Don’t let it drag you down that rabbit hole. Instead, have it write a quick draft of a story, then throw that story on the backlog and move on.
Don’t Leave Important Information in Chat
I think of each individual chat as a big brainstorming session. Treat chats like your working memory. Use them to brainstorm, explore alternatives and to help you learn.
When you are done, extract the most important information and get it in a place where you or others on your team can easily access it. Searching your own chat history in AI can be hit or miss. It’s a safe bet to assume that making your chat history easy to organize and search is not a high priority of AI companies.

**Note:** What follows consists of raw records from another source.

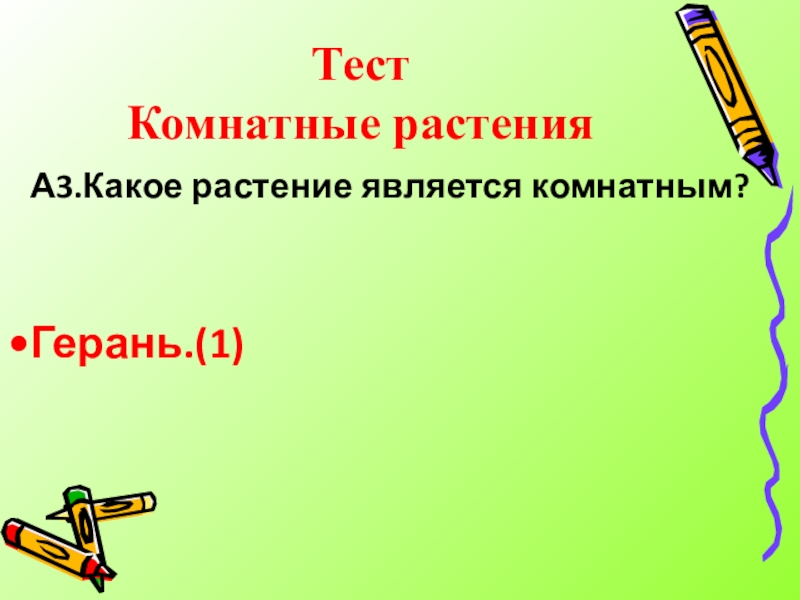 Тест
Комнатные растения

А3.Какое растение является комнатным?

•Герань.(1)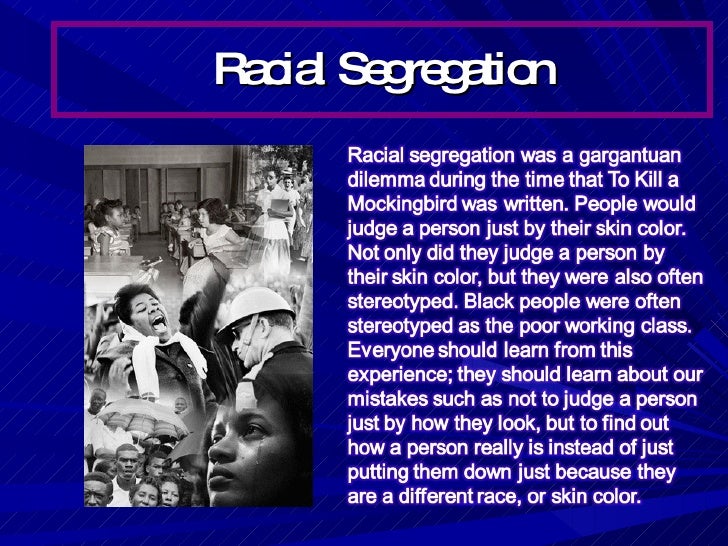 Racial Segregation

Racial segregation was a gargantuan dilemma during the time that To Kill a Mockingbird was written. People would judge a person just by their skin color. Not only did they judge a person by their skin color, but they were also often stereotyped. Black people were often stereotyped as the poor working class. Everyone should learn from this experience; they should learn about our mistakes such as not to judge a person just by how they look, but to find out how a person really is instead of just putting them down just because they are a different race, or skin color.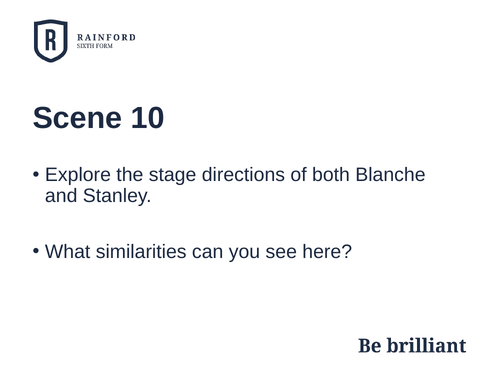 R
RAINFORD
SIXTH FORM

Scene 10

• Explore the stage directions of both Blanche and Stanley.

• What similarities can you see here?

Be brilliant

Think about Instagram - technically all your pictures are there, but how easy is it to scroll all the way down to your very first picture? Spoiler alert: it’s not that easy.
AI tends to output a high volume of text. Some is good, some is wrong, and some is what you need. Your mission is to extract what’s valuable and move on.
The best information needs to be distilled and transferred into commit messages, PR descriptions, code comments, and other team-accessible artifacts.
Summarize
Once you are finished with a chat, don’t leave your future self wondering what your last action was.
Write a final summary of what action you took and what the results were. Be explicit that you are just summarizing and not looking for more feedback.
You want to be able to visit chats in the future and know with certainty what worked and what didn’t.
Conclusion
AI is a tool, and like any tool, its effectiveness is correlated with how well you use the tool. You can use it to help you learn, and you can use it to help you become more effective. If you find yourself unsure or feeling anxious while using AI, slow down and revisit the strategies I’ve shared above.